Friday, March 2, 2012

So, waddaya think... Is Anybody Out There?

BRENDA SUDERMAN - CHILD'S PLAY

WHEN my younger son was five years old, he looked at me at breakfast one day and asked me a question I struggled to answer.

"Does infinity ever stop?" he wondered, eating his Cheerios while I scrambled for a response he could comprehend.

Anyone who has contemplated infinity probably also wonders about life on other planets, which is the reason for the new Planetarium show at the Manitoba Museum, Is Anybody Out There?

"Every planetarium does surveys and the number one topic (people ask about) is aliens," Planetarium manager Scott Young says of this Canadian co-production which opens in Winnipeg, Calgary, Vancouver, and Montreal today. "Everyone can describe what aliens look like and everyone can describe what it's like to be abducted by an alien."

Or can they? There may be someone out there, but this 36-minute show produced co-operatively by four planetariums presents evidence that it's definitely not little green men. Instead, the $96,000 production narrated by Dave Kelly of Calgary's Breakfast TV blows open the definition of life on other planets.

Employing the perspectives of more than a dozen scientists from universities across the country, government organizations like the National Research Council and the Canadian Space Agency, and the California-based SETI Institute (Search for Extraterrestrial Intelligence), the show concludes that something, but maybe not someone, may be out there after all. That something would be small life forms like microbes, which can survive in harsh conditions like the High Arctic. The show also takes viewers underwater to explain the connection between volcanic thermal vents underwater with the possibility of life in another galaxy.

Those scientific opinions are underlaid with popular music by Pink Floyd, Our Lady Peace, David Bowie and others who ask those existential questions about life beyond the planet.

Suitable for ages 10 and up, this show weaves together scientific facts, current research and popular culture, and presents just enough alien mythology to suck in anyone who really wants to know if other beings are really out there.

"It might be there are intelligent aliens out there, but they're probably spread out fairly thinly," says Young. Despite all our high-tech communication equipment, it's also fairly unlikely we're going to be talking to them anytime soon.

* * *

In 12 months, 300 square feet of the museum's Science Gallery will be filled with a $75,000 new exhibit on math. Thanks to a donation from Investors Group, the multi-station exhibit entitled The Numbers Game will open next spring. Plans are to include puzzles and games about basic mathematics, a graphic demonstration of compound interest, and counting objects like an abacus, slide rules and computers, and computer stations that will use numbers to create art and music.

"It's going to add a terrific new concept to our Science Gallery," says executive director Claudette Leclerc.
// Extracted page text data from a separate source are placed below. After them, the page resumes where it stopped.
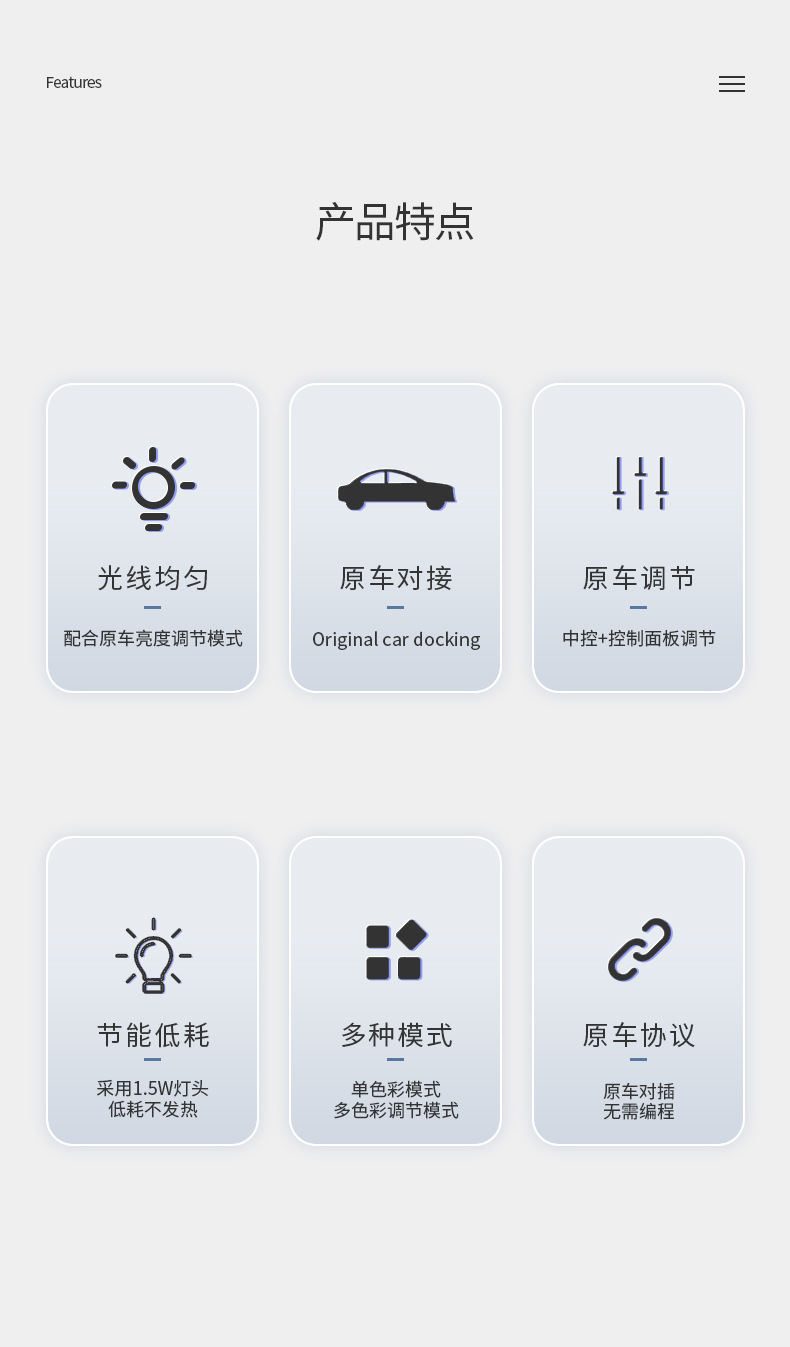 Features

产品特点

光线均匀

配合原车亮度调节模式

原车对接

Original car docking

原车调节

中控+控制面板调节

节能低耗

采用1.5W灯头
低耗不发热

多种模式

单色彩模式
多色彩调节模式

原车协议

原车对插
无需编程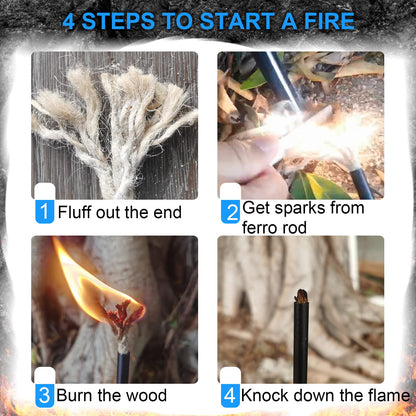 4 STEPS TO START A FIRE

1 Fluff out the end

2 Get sparks from ferro rod

3 Burn the wood

4 Knock down the flame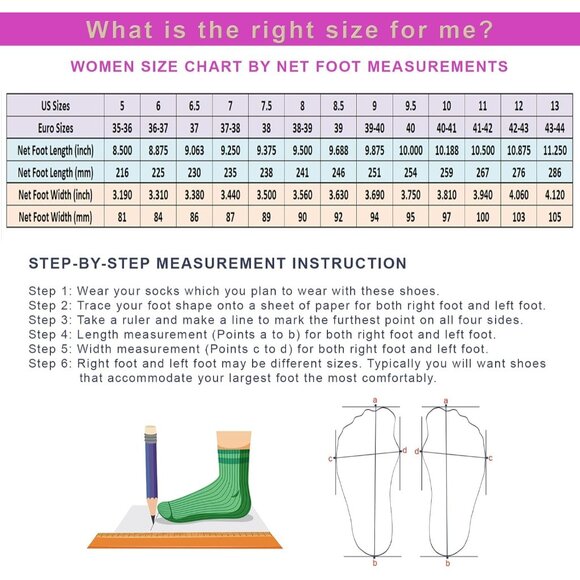 What is the right size for me?

WOMEN SIZE CHART BY NET FOOT MEASUREMENTS

| US Sizes | 5 | 6 | 6.5 | 7 | 7.5 | 8 | 8.5 | 9 | 9.5 | 10 | 11 | 12 | 13 |
|---|---|---|---|---|---|---|---|---|---|---|---|---|---|
| Euro Sizes | 35-36 | 36-37 | 37 | 37-38 | 38 | 38-39 | 39 | 39-40 | 40 | 40-41 | 41-42 | 42-43 | 43-44 |
| Net Foot Length (inch) | 8.500 | 8.875 | 9.063 | 9.250 | 9.375 | 9.500 | 9.688 | 9.875 | 10.000 | 10.188 | 10.500 | 10.875 | 11.250 |
| Net Foot Length (mm) | 216 | 225 | 230 | 235 | 238 | 241 | 246 | 251 | 254 | 259 | 267 | 276 | 286 |
| Net Foot Width (inch) | 3.190 | 3.310 | 3.380 | 3.440 | 3.500 | 3.560 | 3.630 | 3.690 | 3.750 | 3.810 | 3.940 | 4.060 | 4.120 |
| Net Foot Width (mm) | 81 | 84 | 86 | 87 | 89 | 90 | 92 | 94 | 95 | 97 | 100 | 103 | 105 |

STEP-BY-STEP MEASUREMENT INSTRUCTION

Step 1: Wear your socks which you plan to wear with these shoes.
Step 2: Trace your foot shape onto a sheet of paper for both right foot and left foot.
Step 3: Take a ruler and make a line to mark the furthest point on all four sides.
Step 4: Length measurement (Points a to b) for both right foot and left foot.
Step 5: Width measurement (Points c to d) for both right foot and left foot.
Step 6: Right foot and left foot may be different sizes. Typically you will want shoes that accommodate your largest foot the most comfortably.

a
c
d
b
a
d
c
b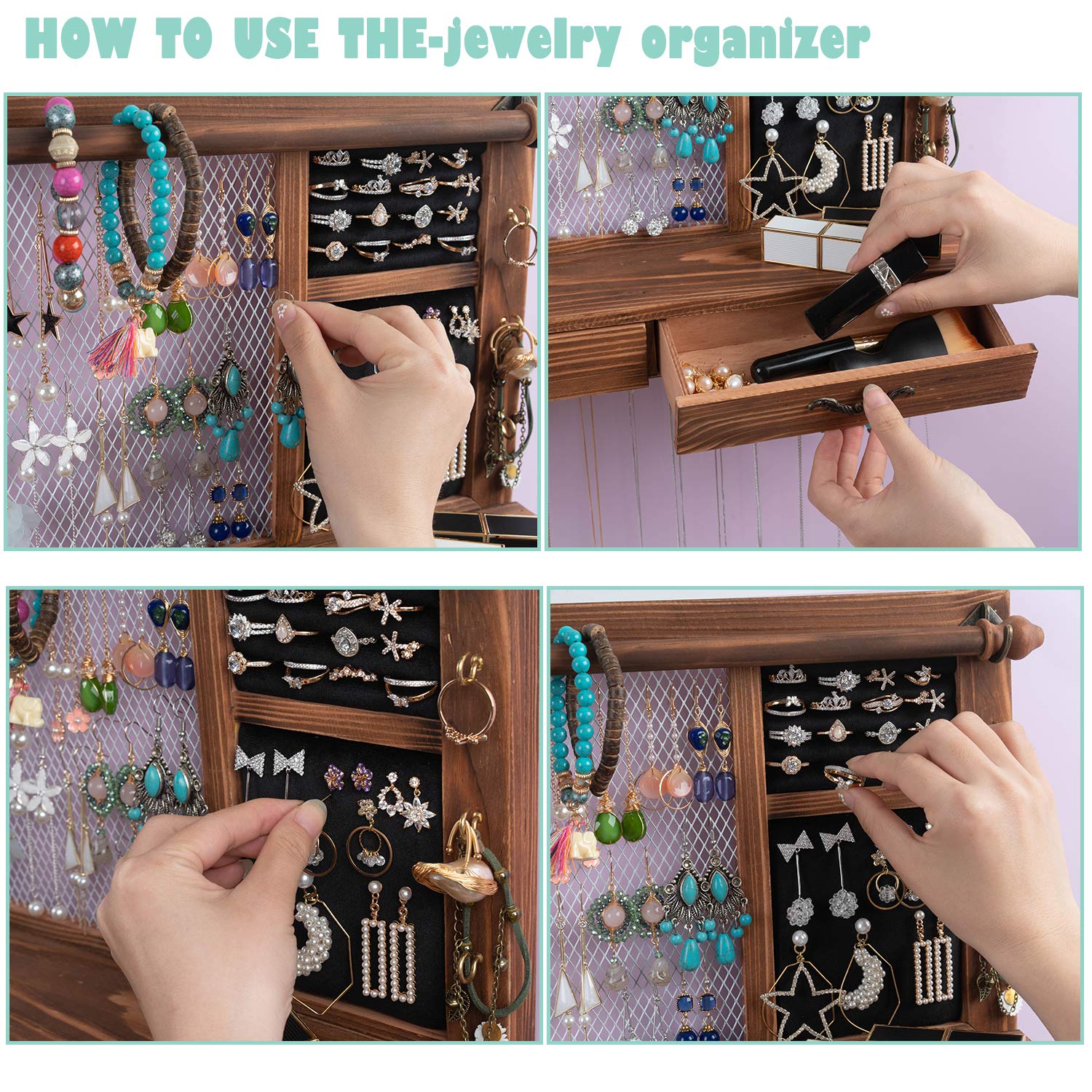 HOW TO USE THE-jewelry organizer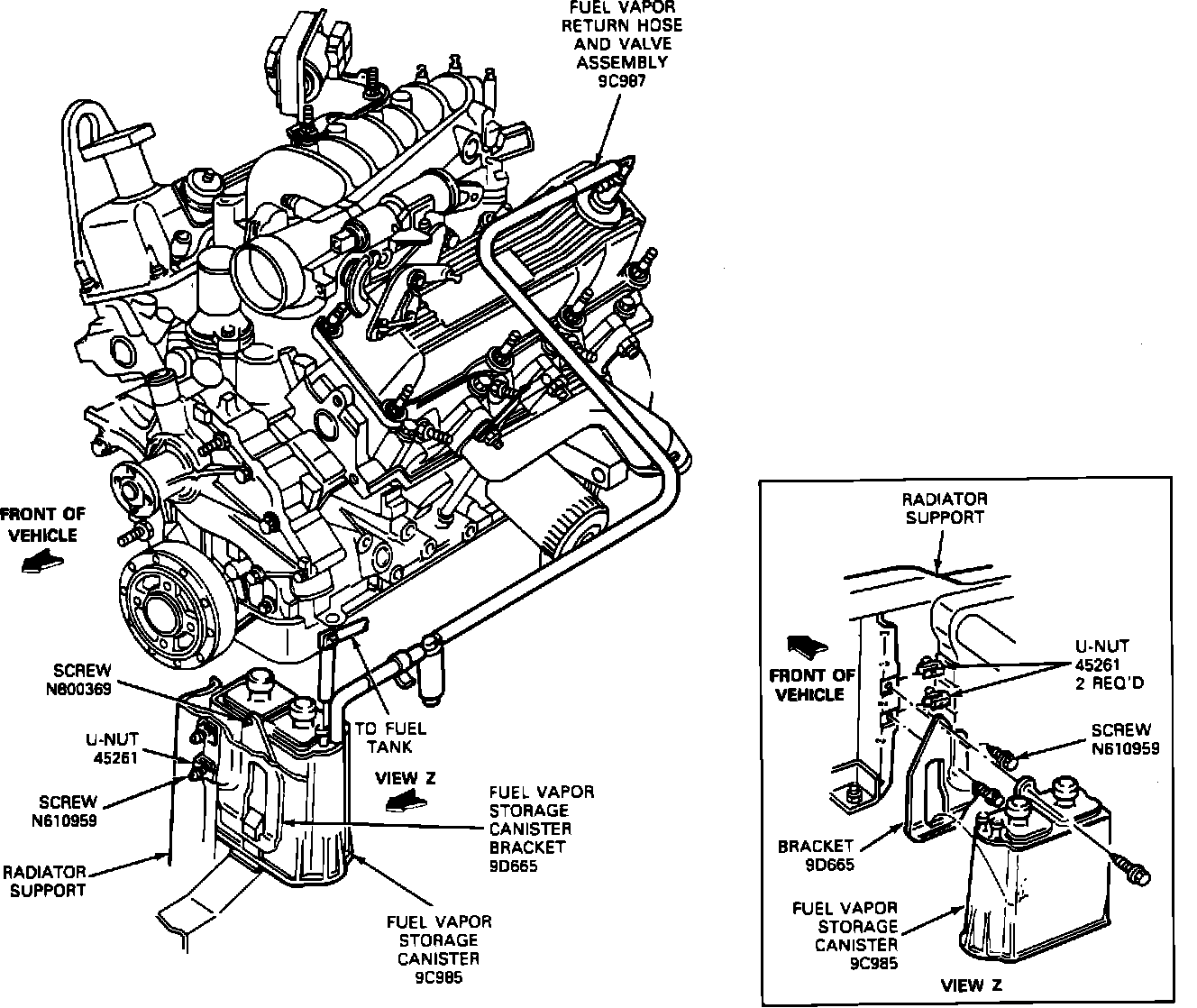 FUEL VAPOR RETURN HOSE AND VALVE ASSEMBLY 9C987

FRONT OF VEHICLE

SCREW N800369

U-NUT 45261

SCREW N610959

RADIATOR SUPPORT

TO FUEL TANK

VIEW Z

FUEL VAPOR STORAGE CANISTER BRACKET 9D665

FUEL VAPOR STORAGE CANISTER 9C985

RADIATOR SUPPORT

FRONT OF VEHICLE

U-NUT 45261 2 REQ'D

SCREW N610959

BRACKET 9D665

FUEL VAPOR STORAGE CANISTER 9C985

VIEW Z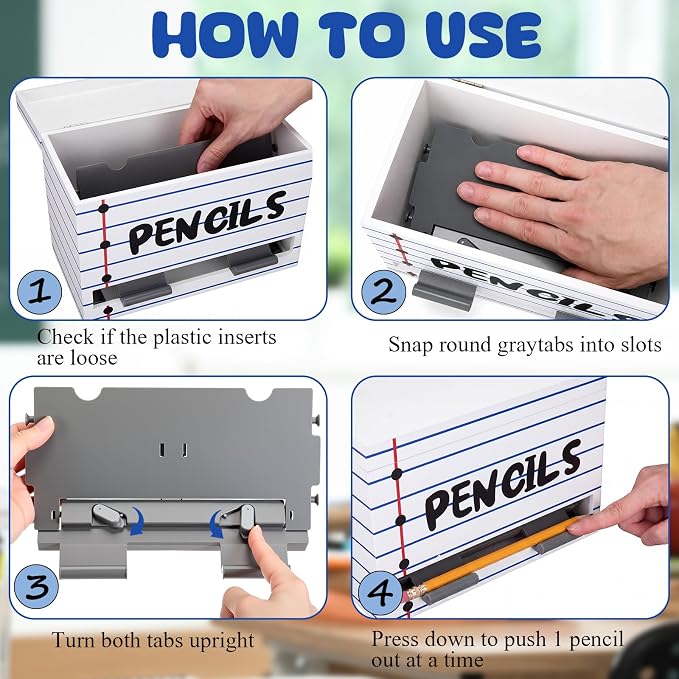 HOW TO USE

PENCILS

1

Check if the plastic inserts are loose

PENCILS

2

Snap round graytabs into slots

3

Turn both tabs upright

PENCILS

4

Press down to push 1 pencil out at a time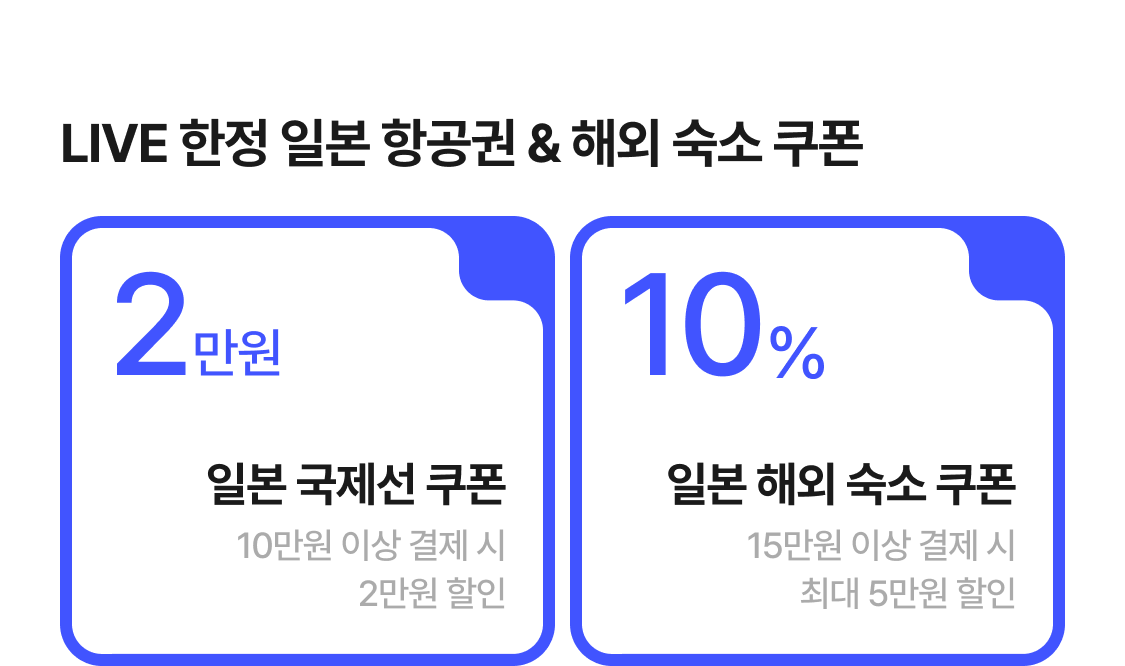 LIVE 한정 일본 항공권 & 해외 숙소 쿠폰

2만원

일본 국제선 쿠폰

10만원 이상 결제 시
2만원 할인

10%

일본 해외 숙소 쿠폰

15만원 이상 결제 시
최대 5만원 할인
Recently, the Science Gallery added several other new exhibits, all of which are portable enough to move into a new facility, which is a top priority for the museum. A decision to refurbish the existing space or construct a science centre will be made once a master plan for the entire museum complex is complete in a year or so.

* * *

The world will be able to experience Oak Hammock Marsh Interpretive Centre without stepping onto those wetlands north of Winnipeg via the new TryScience kiosk to be unveiled next Wednesday. The kiosk hooks into the same network of games and activities as the one installed in the Manitoba Museum last December. Two webcams -- one inside the interpretive centre, another on the roof -- will allow visitors online at a kiosk in another city or on the website to zoom in on exhibits, nesting birds and other wildlife.

"We want people to experience a wetland. If they can't visit us, this is giving them a taste of the wetlands by the Internet or by the live cam," says Michele Kading, head of interpretation at the centre.

Developed by IBM in conjunction with the New York Hall of Science and the Association of Science-Technology Centre, the material on TryScience is available in eight languages including Mandarin, Italian and German, with a limited version of the activities online at www.tryscience.org.